"I won't be quiet!" he shouted, in his weak voice, hoarse from his long speech in the morning. "This is the man that got me to substitute for him and cheated me out of my thousand dollars. I won't be quiet!" He looked down at the slip of paper in his hand. Perhaps it was the ease with which Brant paid out such a vast sum that moved him, perhaps it was the uselessness of the thousand dollars, now that he was old. He tore the blue strip across and threw it on the floor. "There is your thousand dollars!"

He had never looked so wretchedly miserable as he did now. He was ragged and dusty, and the copious tears of age were running down his cheeks. His were not the only tears in the crowd. A member of his old post, which had repudiated him, seized him by the arm.

"Come with me, Daggett. We'll fix you up. We'll make it up to you, Daggett."

But Daggett jerked away.

"Get out. I'll fix myself up if there's any fixing."

He walked past Brant, not deigning to look at him, he stepped upon the fragments of paper on the floor, and shambled to the door. There he saw the faces of Jakie Barsinger and Bert Taylor and the other guides who had laughed at him, who had called him "Thousand-Dollar" Daggett, now gaping at him. Old Daggett's cheerfulness returned.

"You blame' fools couldn't earn a thousand dollars if you worked a thousand years. And I"—he waved a scornful hand over his shoulder—"I can throw a thousand dollars away."

VII
THE RETREAT

Grandfather Myers rose stiffly from his knees. He had been weeding Henrietta's nasturtium bed, which, thanks to him, was always the finest in the neighborhood of Gettysburg. As yet, the plants were not more than three inches high, and the old man tended them as carefully as though they were children.
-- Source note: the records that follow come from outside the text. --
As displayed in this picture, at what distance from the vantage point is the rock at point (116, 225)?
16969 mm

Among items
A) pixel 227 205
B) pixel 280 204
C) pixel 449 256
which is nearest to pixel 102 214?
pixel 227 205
He was thankful now that his morning's work was done, the wood-box filled, the children escorted part of the way to school, and the nasturtium bed weeded, for he saw the buggy of the mail-carrier of Route 4 come slowly down the hill. It was grandfather's privilege to bring the mail in from the box. This time he reached it before the postman, and waited smilingly for him. It always reminded him a little of his youth, when the old stone house behind him had been a tavern, and the stage drew up before it each morning with flourish of horn and proud curveting of horses.

The postman waved something white at him as he approached.